— Complete the following —
1. Please duplicate the blog post on the Peralta ruling from "In its recent" to "that I agree.", word for word.
2. Check each statement against the blog post on the Peralta ruling and answer yes or no, quoting the words that decide it: (a) Under Texas Rule of Evidence 1009(a), the translator's affidavit must be served on all parties at least 45 days before trial. (b) The Court of Appeals of Texas found merit in the appellant's argument about the translation. (c) The writer of the post agrees with the court's conclusion.

— Source —
● ● ●

EvidenceProf Blog

Editor: Colin Miller
Univ. of South Carolina School of Law

Tuesday, December 14, 2010

Play It Again: Court Of Appeals Of Texas Finds No Problem With Admission Of Translation After Playing Of Spanish Confession

Texas Rule of Evidence 1009(a) provides that

A translation of foreign language documents shall be admissible upon the affidavit of a qualified translator setting forth the qualifications of the translator and certifying that the translation is fair and accurate. Such affidavit, along with the translation and the underlying foreign language documents, shall be served upon all parties at least 45 days prior to the date of trial.

Meanwhile Texas Code of Criminal Procedure 38.30(a) provides that

When a motion for appointment of an interpreter is filed by any party or on motion of the court, in any criminal proceeding, it is determined that a person charged or a witness does not understand and speak the English language, an interpreter must be sworn to interpret for the person charged or the witness. Any person may be subpoenaed, attached or recognized in any criminal action or proceeding, to appear before the proper judge or court to act as interpreter therein, under the same rules and penalties as are provided for witnesses. In the event that the only available interpreter is not considered to possess adequate interpreting skills for the particular situation or the interpreter is not familiar with use of slang, the person charged or witness may be permitted by the court to nominate another person to act as intermediary between the person charged or witness and the appointed interpreter during the proceedings.

In its recent opinion in Peralta v. State, 2010 WL 4851388 (Tex.App.-El Paso 2010), the Court of Appeals of Texas, El Paso, found that the government's compliance with these two provisions rendered meritless the appellant's argument that the introduction of the translation of his Spanish language confession after that confession was played to the jury was improper. I'm not sure that I agree.

● ● ●

— Data records —
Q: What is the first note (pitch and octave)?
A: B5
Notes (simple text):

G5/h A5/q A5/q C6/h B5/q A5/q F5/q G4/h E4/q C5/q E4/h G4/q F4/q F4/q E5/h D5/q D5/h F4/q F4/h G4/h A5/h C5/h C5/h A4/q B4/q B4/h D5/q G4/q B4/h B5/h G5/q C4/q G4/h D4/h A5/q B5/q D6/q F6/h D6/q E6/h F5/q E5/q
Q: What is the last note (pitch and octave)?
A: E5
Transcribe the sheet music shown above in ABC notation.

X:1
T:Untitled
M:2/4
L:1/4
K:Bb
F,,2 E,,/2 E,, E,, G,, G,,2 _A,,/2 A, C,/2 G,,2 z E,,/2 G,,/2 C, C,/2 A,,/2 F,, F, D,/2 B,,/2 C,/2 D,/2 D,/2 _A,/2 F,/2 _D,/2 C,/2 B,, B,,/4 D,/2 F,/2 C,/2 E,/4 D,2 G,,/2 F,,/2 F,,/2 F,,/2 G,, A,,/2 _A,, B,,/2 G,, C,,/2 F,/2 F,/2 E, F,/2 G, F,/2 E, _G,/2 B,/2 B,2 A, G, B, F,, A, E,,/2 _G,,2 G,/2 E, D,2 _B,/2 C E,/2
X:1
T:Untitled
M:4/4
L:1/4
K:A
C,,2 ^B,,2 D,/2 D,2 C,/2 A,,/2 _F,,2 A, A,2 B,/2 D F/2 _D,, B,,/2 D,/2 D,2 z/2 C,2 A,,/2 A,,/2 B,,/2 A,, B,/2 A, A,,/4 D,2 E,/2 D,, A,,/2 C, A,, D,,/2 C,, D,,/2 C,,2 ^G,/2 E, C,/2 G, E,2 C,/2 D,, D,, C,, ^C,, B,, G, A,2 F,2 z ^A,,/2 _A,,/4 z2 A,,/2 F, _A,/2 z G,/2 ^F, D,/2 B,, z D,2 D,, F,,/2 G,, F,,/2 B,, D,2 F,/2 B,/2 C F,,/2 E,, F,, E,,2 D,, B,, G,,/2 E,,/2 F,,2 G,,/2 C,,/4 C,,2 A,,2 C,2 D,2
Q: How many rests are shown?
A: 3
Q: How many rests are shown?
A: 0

● ● ●

— Task-by-task solutions —
1.
In its recent opinion in Peralta v. State, 2010 WL 4851388 (Tex.App.-El Paso 2010), the Court of Appeals of Texas, El Paso, found that the government's compliance with these two provisions rendered meritless the appellant's argument that the introduction of the translation of his Spanish language confession after that confession was played to the jury was improper. I'm not sure that I agree.

2.
(a) Yes: "shall be served upon all parties at least 45 days prior to the date of trial."
(b) No: "rendered meritless the appellant's argument"
(c) No: "I'm not sure that I agree."